No, I think when we certainly in Oman, the things we’re looking at Oman has analogs, so I wouldn’t call it anything frontier. I don’t think anything that we’re looking at in the Middle East region will be called frontier at all. It’s – it’d be analog, it would be as we’ve typically held to proven petroleum systems, we don’t want to have to be the ones who go out and prove up the petroleum system that’s a bit too much work for us, not the risk profile we would look.

But I will just say this, our business development pipeline is rich. We haven’t made commitments. We don’t want to make commitments at this point, because we want to see how this thing plays out and we want to keep all of our options open. We want to remain open to the full range of outcomes and use the proceeds of the sale if that – if in fact the sale closes. So no commitments at this time and I really can’t say a whole lot more about the BD pipeline than I have said.

John Malone – Global Hunter Securities

Okay. I’ll sit back. Thanks James.

James Edmiston

Thanks, John.


And we will go next to Jason Wangler with Wunderlich Securities.

Jason Wangler – Wunderlich Securities

Good morning, Jim. Question again in Gabon, just the timing of the exploration well, about how long do you think that one is going to take?

James Edmiston

I think dry hole is probably 30 to 40 days and when I say that’s just how long it will take to drill through the Dentale. On the assumption that we find and what we are expecting to find will be some testing and some sidetracking’s on the outside. You are talking 30 to 40 days on the outside, you’re probably talking 60 to 70 days in the success case.

Jason Wangler – Wunderlich Securities

Okay. And like you said and if you expect, if you see what you expect, what’s – is it just a one well contract with the rig or could you keep that one potentially to look at maybe going into the development mode later on, because I guess the timing could work out well if the Venezuela sale go through and would that kind of be maybe the timing that we would work out or which maybe you didn’t push it later in the year?

James Edmiston

We’ve got a one well slot and that’s in our schedule. We – as we talked about before, we’ve done most of the development planning. So where you would move from this stage is to actually start the development approval process, both with our board and in country and the development is most likely an FPSO type development with subsea completion. So the drilling of those wells wouldn’t occur until probably second half of next year the earliest. So it’s a one well commitment at this point. Again we’re very comfortable with the risk on this, we’re even more comfortable even though if there is three distinct targets and also that the reserve size that we need in terms of this prospect is actually quite low to make the development go.

Jason Wangler – Wunderlich Securities

Perfect, I appreciate it.

James Edmiston

You bet.


(Operator Instructions) I’m sorry for the delay. That does conclude today’s question-and-answer session. Mr. Edmiston, I will turn the call back to you for any additional or closing remarks.

James Edmiston

Well, thank you. And once again I invite you guys to join us whether in person or webcast next Monday you will see if there is more detail on Gabon which is something we’re very, very excited about.

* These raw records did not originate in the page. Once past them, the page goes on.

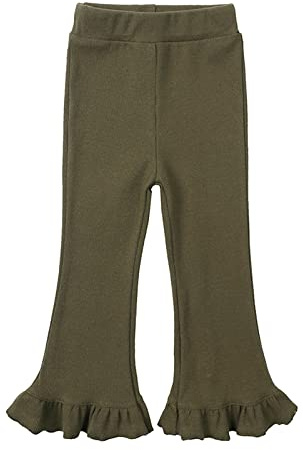 Générique Byxor kostym flicka hög midja utsvängda slimmande ben casual byxor lång klocka botten byxor kostym flicka chic stor storlek, Jn, 7-8 ans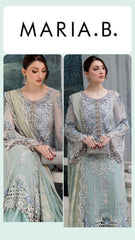 Maria b Luxury Chiffon Semi Stitch 2k25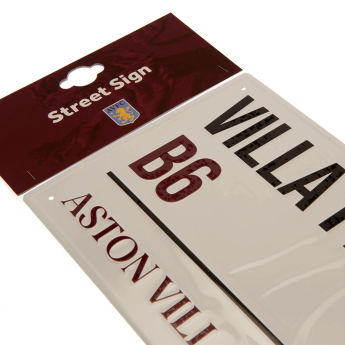 Aston Villa ceduľa na stenu Street Sign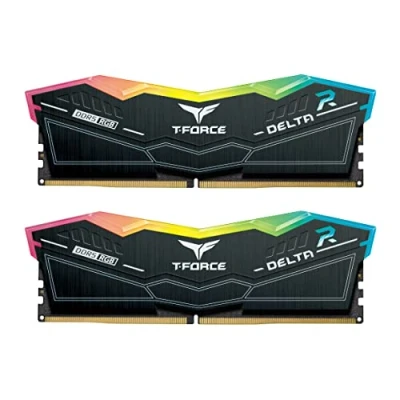 Afbeelding van Team Group DELTA RGB DDR5 geheugenmodule 32 GB 2 x 16 6000 MHz ECC
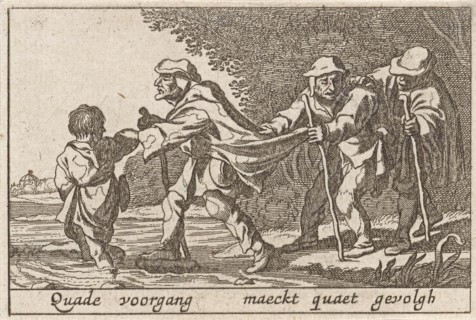 Boy leads the blind, Pieter Hendricksz. Schut, Claes Jansz. Visscher (II), 1628 - 1650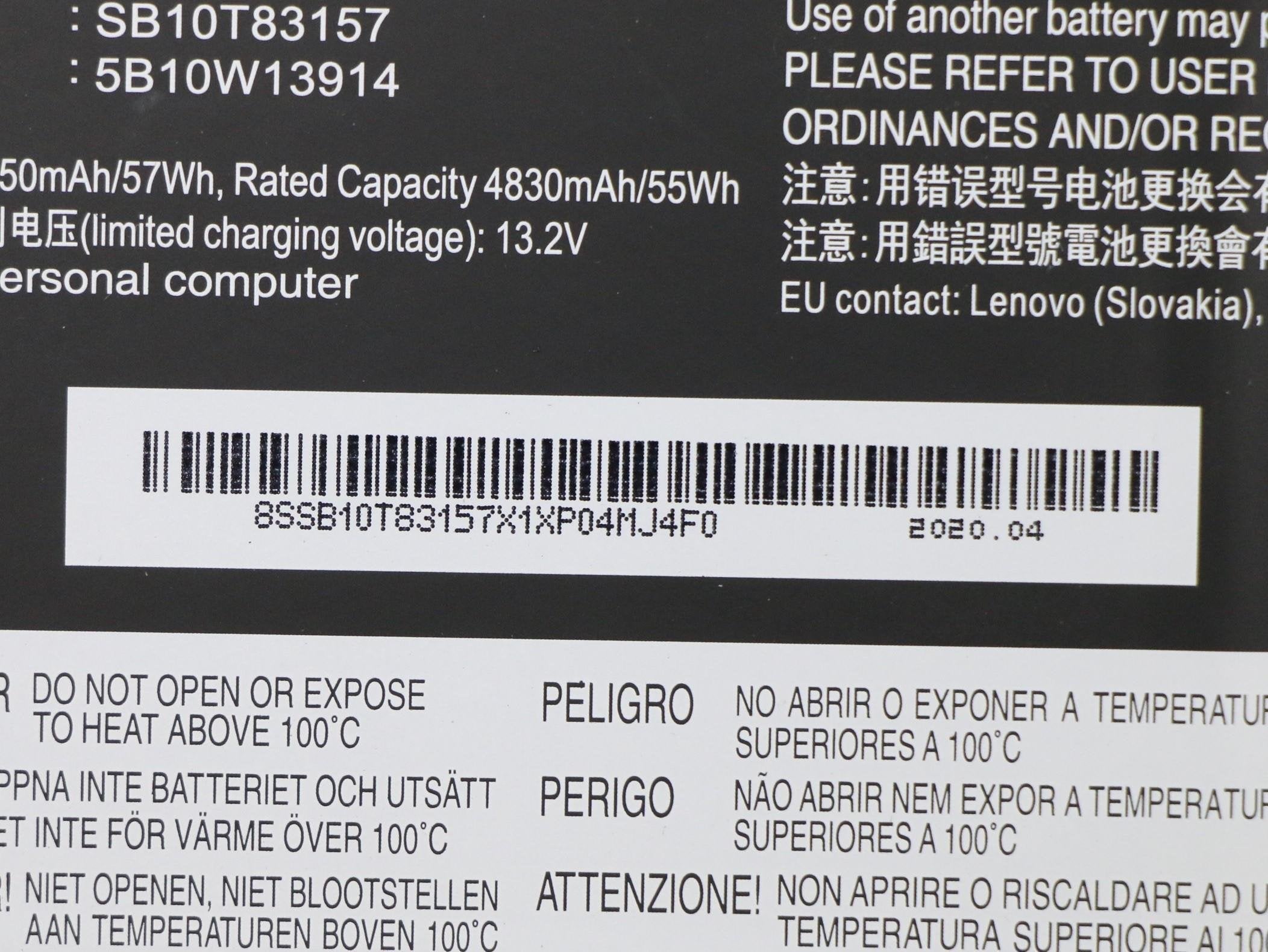 EAN 5704174839521 - Lenovo 5B10W13914 refacción para laptop Batería imagen 5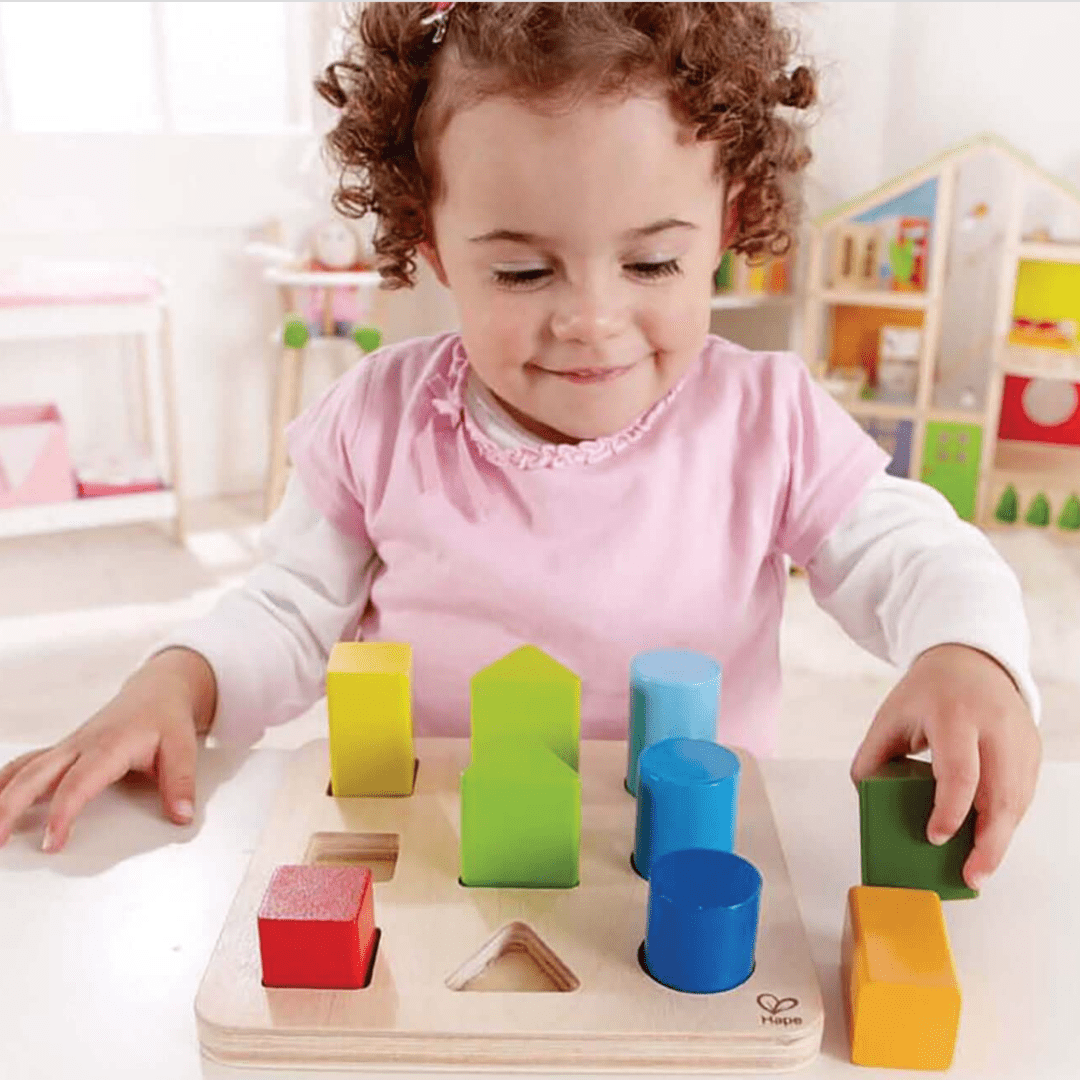 Hape Colour & Shape Sorter - Naked Baby Eco Boutique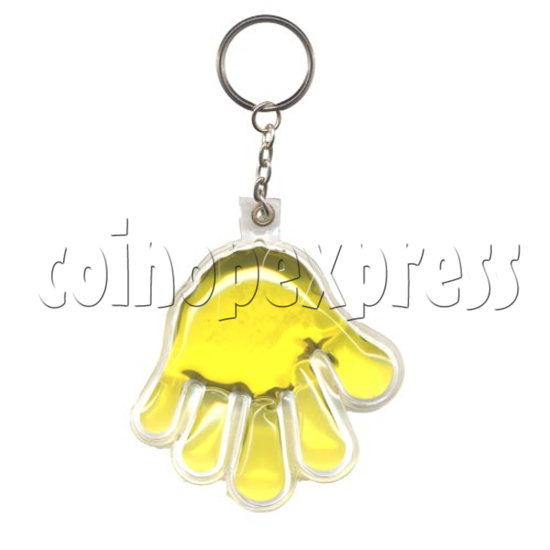 Water Glitter Key Rings 9783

And I’m absolutely sure you will continue following the progress of the transaction that we previously announced. Don’t believe everything you hear. I think the press releases and the communication directly from the principles via Pertamina, PDVSA, ourselves have been clear. The progress is on – is moving forward to the processes ongoing. I think the fact that the counterparty in this case is a very large state oil company and on the other side you have a state-owned oil company. I think I couldn’t think of a better situation in terms of the seriousness of the actors involved.

So we remain very hopeful. It’s obviously transformative to Harvest Natural Resources. So state tuned and if anything comes up, we will certainly announce it.

And again I hope to see you whether via webcast or in person next Monday. Thank you.


Ladies and gentlemen that does conclude today’s conference call. Thank you for your participation.